L'administration simultanée de naltrexone avec un produit contenant un opiacé devra être évitée, dans la mesure du possible.

Au cas où un traitement antalgique par un opiacé s'impose, une dose plus forte d'opiacé pourra être nécessaire pour soulager la douleur. La dépression respiratoire et les autres symptômes en résultant peuvent donc être d'intensité accrue et de durée prolongée. Et d'autres effets peuvent apparaître ; gonflement de la face, démangeaisons, érythème généralisé dû à une libération d'histamine.

Dans ce cas, le patient doit être garder sous surveillance.

Le patient sera prévenu qu'une prise massive d'opiacés dans le but de surmonter l'effet de la naltrexone peut entraîner une intoxication aiguë qui engage le pronostic vital.

 

Des états dépressifs et des tentatives de suicide ont été rapportés chez quelques sujets recevant la naltrexone ou le placebo dans les études contrôlées menées dans le cadre du traitement de l'alcoolo-dépendance.

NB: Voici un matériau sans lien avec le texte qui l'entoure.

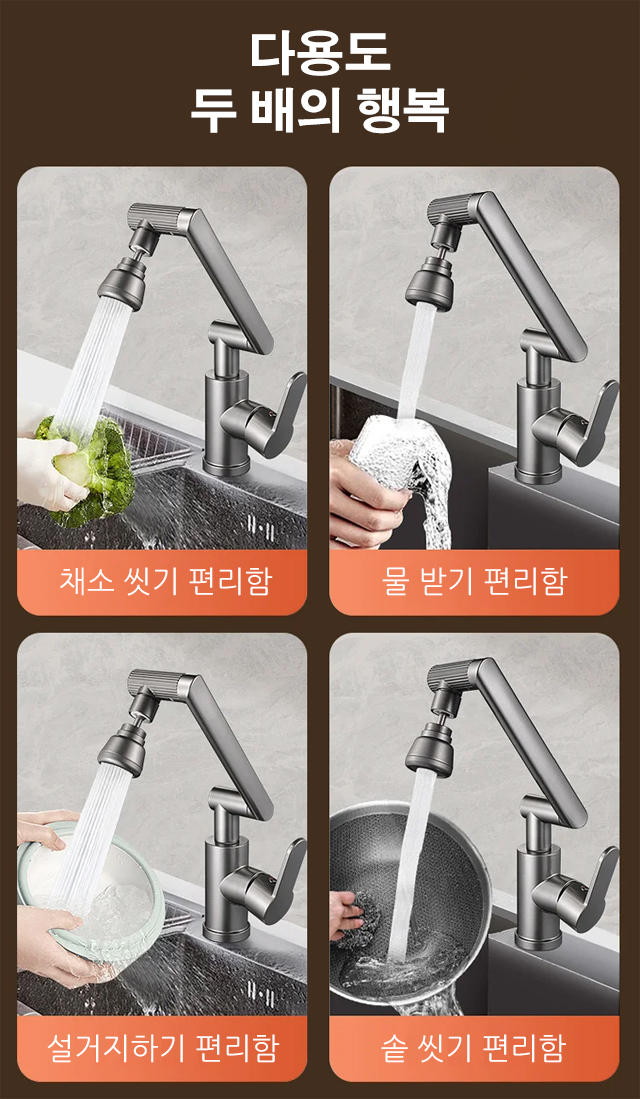 다용도
두 배의 행복

채소 씻기 편리함

물 받기 편리함

설거지하기 편리함

솥 씻기 편리함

Bien qu'aucune relation de cause à effet avec la naltrexone n'ait été établie, il apparaît que l'administration de naltrexone ne réduit pas le risque de suicide chez ces patients.

 

En raison de la présence de lactose, ce médicament est contre-indiqué en cas de galactosémie congénitale, de syndrome de malabsorption du glucose et du galactose ou de déficit en lactase.

 

4.4.2 Précautions d'emploi

 

En raison de la fréquence de l'altération de la fonction hépatique chez les sujets alcoolo-dépendants, du métabolisme hépatique de la naltrexone, et de modifications des tests hépatiques rapportées sous naltrexone, une surveillance des fonctions hépatiques (notamment transaminases et gGT) doit être exercée, particulièrement en cas d'insuffisance hépatique. La naltrexone ne doit pas être administrée en cas d'insuffisance hépato-cellulaire sévère (voir Contre-indications).

De même, en raison de l'élimination rénale de la naltrexone, une surveillance particulière doit être exercée chez l'insuffisant rénal.

 

Effets secondaires Revia

 

Chez les sujets alcoolo-dépendants, un certain nombre d'effet ont été rapportés, pour lesquels la responsabilité exacte du traitement n'a pas été déterminée.

 

Les réactions suivantes ont été signalées en cours de traitement  par naltrexone :

 

·       nausées et/ou vomissements, céphalées, insomnie, anxiété, nervosité, crampes et douleurs abdominales, asthénie, douleurs articulaires et musculaires,

 

·       et avec une moindre fréquence :

Inappétence, perte de poids, diarrhée, constipation, sensation de soif, irritabilité, tristesse, étourdissement, état vertigineux, rash cutané, éjaculation retardée, baisse de la libido, écoulement nasal, douleur thoracique, hypersudation.

 

Des modifications des tests hépatiques (transaminases gGt) ont été rapportées.

 

Un cas de purpura idiopathique thrombopénique réversible a été rapporté.

 


Avertissement

Le guide des médicaments a pour seul objet de vous informer sur les caractéristiques des médicaments mais ne peut être utilisé pour l’établissement d’un diagnostic ou l’instauration d’un traitement. Seul votre médecin est habilité à mettre en oeuvre un traitement adapté à votre cas personnel.